Accelerating Diffusion Models in Offline RL via Reward-Aware Consistency Trajectory Distillation
This work addresses the inference speed bottleneck in diffusion-based decision-making for offline RL, which is important for practical deployment, though it appears to be an incremental improvement on existing consistency distillation techniques.
The paper tackles the slow inference speed of diffusion models in offline reinforcement learning by proposing a reward-aware consistency trajectory distillation method that enables single-step generation. The approach achieves an 8.7% performance improvement over previous state-of-the-art methods and offers up to 142x speedup in inference time.
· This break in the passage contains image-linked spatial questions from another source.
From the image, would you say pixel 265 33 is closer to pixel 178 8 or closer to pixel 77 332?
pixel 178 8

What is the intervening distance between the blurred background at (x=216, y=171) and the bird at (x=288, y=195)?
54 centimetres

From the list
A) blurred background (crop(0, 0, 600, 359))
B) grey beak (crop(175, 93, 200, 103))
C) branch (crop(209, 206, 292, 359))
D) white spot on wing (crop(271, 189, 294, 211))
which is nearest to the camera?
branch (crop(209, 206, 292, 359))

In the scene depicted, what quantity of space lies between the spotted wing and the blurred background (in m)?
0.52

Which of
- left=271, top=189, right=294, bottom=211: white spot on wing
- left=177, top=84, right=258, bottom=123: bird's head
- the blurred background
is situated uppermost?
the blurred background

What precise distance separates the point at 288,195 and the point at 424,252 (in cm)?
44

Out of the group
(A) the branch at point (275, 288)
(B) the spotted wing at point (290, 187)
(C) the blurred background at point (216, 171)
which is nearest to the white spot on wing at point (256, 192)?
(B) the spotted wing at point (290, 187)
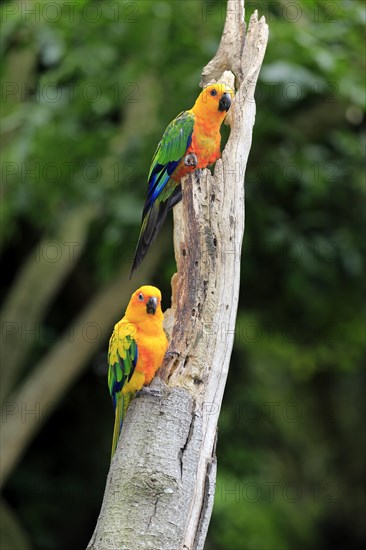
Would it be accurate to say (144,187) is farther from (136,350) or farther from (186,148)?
(136,350)

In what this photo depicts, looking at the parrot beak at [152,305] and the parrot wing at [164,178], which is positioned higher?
the parrot wing at [164,178]

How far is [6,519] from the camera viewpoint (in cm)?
678

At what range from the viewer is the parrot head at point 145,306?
10.8 ft

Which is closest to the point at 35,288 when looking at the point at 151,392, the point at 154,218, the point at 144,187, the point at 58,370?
the point at 58,370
Although diffusion models have achieved strong results in decision-making tasks, their slow inference speed remains a key limitation. While the consistency model offers a potential solution, its applications to decision-making often struggle with suboptimal demonstrations or rely on complex concurrent training of multiple networks. In this work, we propose a novel approach to consistency distillation for offline reinforcement learning that directly incorporates reward optimization into the distillation process. Our method enables single-step generation while maintaining higher performance and simpler training. Empirical evaluations on the Gym MuJoCo benchmarks and long horizon planning demonstrate that our approach can achieve an 8.7% improvement over previous state-of-the-art while offering up to 142x speedup over diffusion counterparts in inference time.